**** Text extract ****
Single by J-Wess featuring Kulaia & Digga

from the album J-Wess Presents Tha LP
- Released: July 23, 2003
- Recorded: 2003
- Genre: Pop, R&B
- Length: 3:34
- Label: Mushroom
- Songwriters: J. Essex, A. Gardner
- Producer: J-Wess

J-Wess singles chronology
|  | "Bang This" (2003) | "What Chu Want" (2004) |

= Bang This =

"Bang This" is a pop-R&B song released by American-Australian urban artist J-Wess as the lead single from his debut album, J-Wess Presents Tha LP (2004). "Bang This" was written by J. Essex and A. Gardner and produced by J-Wess himself. "Bang this" features vocals from Kulaia and rapper Digga. The single was released in mid-2003 and began to garner airplays shortly after its release; the music video for "Bang this" also received plays on Australian video programs such as RAGE and Video Hits Australia. "Bang this" eventually debuted at number twenty-two on the Australian ARIA Singles Chart, and later reached a peak position of eighteen, becoming J-Wess' first top twenty single. Its success in Australia also led to it charting on the New Zealand RIANZ Singles Chart, where it reached number thirty-nine.
****
Tasks:
1. Decide whether each statement agrees with the "Bang This" article, answering yes or no and quoting the words of the article that settle it. (a) J-Wess produced the song. (b) The song peaked at number twenty-two in Australia. (c) The song reached number thirty-nine in New Zealand.
2. Answer these questions from the "Bang This" article:
(a) Which label released the single?
(b) What is the track's length?
(c) Which Australian video programs played the music video?
3. Quote the "Bang This" article, starting with "J-Wess singles chronology" and going on through "reached number thirty-nine.".
These rows have no connection to the "Bang This" article.
**** Record set ****
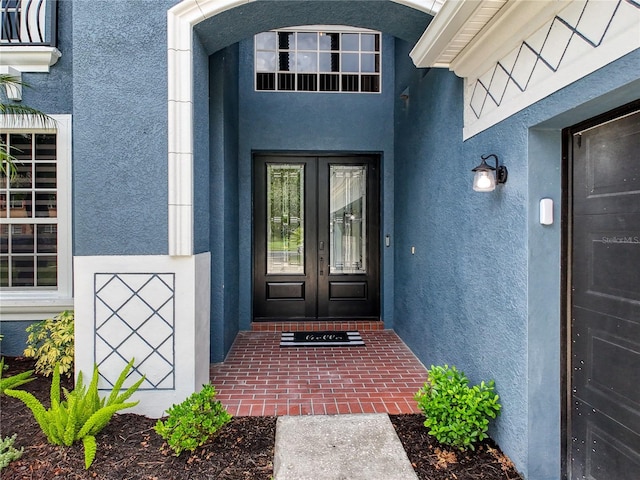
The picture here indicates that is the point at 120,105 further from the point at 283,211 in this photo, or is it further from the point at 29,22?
****
**** Record set ****
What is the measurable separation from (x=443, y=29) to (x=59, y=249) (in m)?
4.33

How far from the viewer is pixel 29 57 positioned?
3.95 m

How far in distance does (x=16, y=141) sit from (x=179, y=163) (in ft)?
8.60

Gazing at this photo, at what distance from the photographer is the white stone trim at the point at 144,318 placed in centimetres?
****
**** Record set ****
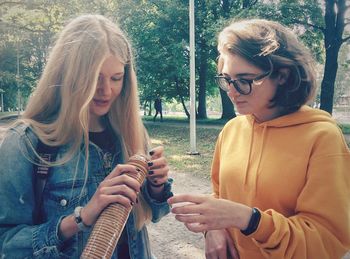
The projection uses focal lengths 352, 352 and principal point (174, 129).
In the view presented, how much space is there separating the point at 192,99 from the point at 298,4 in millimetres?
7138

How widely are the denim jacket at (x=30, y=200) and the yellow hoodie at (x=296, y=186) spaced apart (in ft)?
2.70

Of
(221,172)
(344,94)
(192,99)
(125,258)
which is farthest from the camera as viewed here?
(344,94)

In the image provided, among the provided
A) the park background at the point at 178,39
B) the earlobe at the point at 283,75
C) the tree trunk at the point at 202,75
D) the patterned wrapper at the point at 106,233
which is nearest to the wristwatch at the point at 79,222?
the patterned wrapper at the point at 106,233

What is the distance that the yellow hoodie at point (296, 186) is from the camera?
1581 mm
****
Solution list:
1.
(a) Yes: "produced by J-Wess himself"
(b) No: "later reached a peak position of eighteen"
(c) Yes: "where it reached number thirty-nine"

2.
(a) Mushroom
(b) 3:34
(c) RAGE and Video Hits Australia

3.
J-Wess singles chronology
|  | "Bang This" (2003) | "What Chu Want" (2004) |

= Bang This =

"Bang This" is a pop-R&B song released by American-Australian urban artist J-Wess as the lead single from his debut album, J-Wess Presents Tha LP (2004). "Bang This" was written by J. Essex and A. Gardner and produced by J-Wess himself. "Bang this" features vocals from Kulaia and rapper Digga. The single was released in mid-2003 and began to garner airplays shortly after its release; the music video for "Bang this" also received plays on Australian video programs such as RAGE and Video Hits Australia. "Bang this" eventually debuted at number twenty-two on the Australian ARIA Singles Chart, and later reached a peak position of eighteen, becoming J-Wess' first top twenty single. Its success in Australia also led to it charting on the New Zealand RIANZ Singles Chart, where it reached number thirty-nine.